イズミを絶句させた不破の勘違いモンスターな回答は、不快指数120パーセントだった。
イライラしながら待つこと、それから10分。
「大変お待たせしました!」
傘を持って走ってきたのは、アストライザー社の男女ふたり組。
「不破先生、遠いところまでご足労いただき、ありがとうざいます」
「不破先生、さぁ、どうぞこちらに。車を用意しております」
不破の気分を損ねないようにと必死になっている男女に対して、不破は初っ端からやってくれた。

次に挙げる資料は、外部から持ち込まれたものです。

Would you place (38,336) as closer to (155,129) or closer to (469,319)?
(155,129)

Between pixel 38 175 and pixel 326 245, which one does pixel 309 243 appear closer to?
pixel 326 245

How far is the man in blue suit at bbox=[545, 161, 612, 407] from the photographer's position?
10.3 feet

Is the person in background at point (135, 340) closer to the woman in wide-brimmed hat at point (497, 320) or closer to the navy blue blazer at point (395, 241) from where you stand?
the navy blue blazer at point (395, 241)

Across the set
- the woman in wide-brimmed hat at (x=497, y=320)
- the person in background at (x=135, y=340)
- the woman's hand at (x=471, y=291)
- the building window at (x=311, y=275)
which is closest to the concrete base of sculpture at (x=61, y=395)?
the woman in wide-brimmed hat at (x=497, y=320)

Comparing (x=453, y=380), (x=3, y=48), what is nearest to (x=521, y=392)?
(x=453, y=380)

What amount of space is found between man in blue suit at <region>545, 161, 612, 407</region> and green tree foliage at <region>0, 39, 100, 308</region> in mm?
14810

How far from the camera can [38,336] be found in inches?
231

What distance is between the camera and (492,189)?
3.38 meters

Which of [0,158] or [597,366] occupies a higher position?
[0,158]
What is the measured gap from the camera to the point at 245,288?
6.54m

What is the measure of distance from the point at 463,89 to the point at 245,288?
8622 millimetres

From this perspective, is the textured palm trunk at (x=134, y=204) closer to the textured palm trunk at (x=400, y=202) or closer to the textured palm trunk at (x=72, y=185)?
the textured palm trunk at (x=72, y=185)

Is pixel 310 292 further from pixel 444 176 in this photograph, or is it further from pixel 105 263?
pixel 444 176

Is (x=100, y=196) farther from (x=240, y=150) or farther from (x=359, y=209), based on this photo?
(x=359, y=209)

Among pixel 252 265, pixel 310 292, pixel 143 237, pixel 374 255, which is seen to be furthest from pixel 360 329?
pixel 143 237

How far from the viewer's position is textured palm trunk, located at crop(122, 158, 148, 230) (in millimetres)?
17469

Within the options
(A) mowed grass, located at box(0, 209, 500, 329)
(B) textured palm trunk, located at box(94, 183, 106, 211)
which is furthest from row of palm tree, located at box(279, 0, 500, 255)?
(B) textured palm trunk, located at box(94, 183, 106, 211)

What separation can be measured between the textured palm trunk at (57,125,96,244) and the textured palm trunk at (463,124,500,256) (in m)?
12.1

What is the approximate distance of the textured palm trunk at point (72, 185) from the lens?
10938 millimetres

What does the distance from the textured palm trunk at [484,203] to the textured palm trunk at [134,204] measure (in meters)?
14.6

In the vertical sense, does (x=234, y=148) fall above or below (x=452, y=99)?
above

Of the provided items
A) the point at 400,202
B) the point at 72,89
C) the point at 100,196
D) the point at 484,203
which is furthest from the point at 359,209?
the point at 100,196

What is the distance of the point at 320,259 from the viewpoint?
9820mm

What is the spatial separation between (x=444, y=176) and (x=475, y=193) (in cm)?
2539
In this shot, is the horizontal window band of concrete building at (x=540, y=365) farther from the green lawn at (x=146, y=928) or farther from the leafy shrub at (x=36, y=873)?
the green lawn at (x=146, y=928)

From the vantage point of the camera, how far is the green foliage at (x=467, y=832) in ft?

「僕の大切な人が雨に濡れたら承知しないよ。彼女の不況を買うようなことがあれば、僕はいますぐ帰る。いや、明月院にデートに行く。鎌倉に来た理由は、それがメインだから」
それを聞いたアストライザー社の男女は、キランと目を光らせた。
「不破先生の秘書であらせられる成瀬イズミ様でございますね。本日は悪天候のなか、ご同行いただき、誠にありがとうございます!」
「申し遅れました! わたくしどもは~」
どしゃ降りの雨にも負けず、大きな声で挨拶をするスーツ姿の男女は、ほぼ直角に身体を折り曲げ、
「なにとぞ、本日より、よろしくお願いいたします!」
「誠心誠意、お仕えさせていただきます!」
両手でズイッと名刺を差し出してきた。
これにより、タクシーやバスを待つ乗客で混雑する駅前で、イズミは厭というほど注目を集めてしまった。
こうなったのは、すべて不破理人のせいだ。
「さあ、行きましょう。成瀬さん、相合傘してもいいですか?」
無念だった。モンスターをギロリと睨むことしかできなかった。
ここが駅前でなかったら……
これほどの注目を浴びていなかったら……
イズミは確実に、超重たいボディブローを不破の鳩尾に叩きこんでいたはずだ。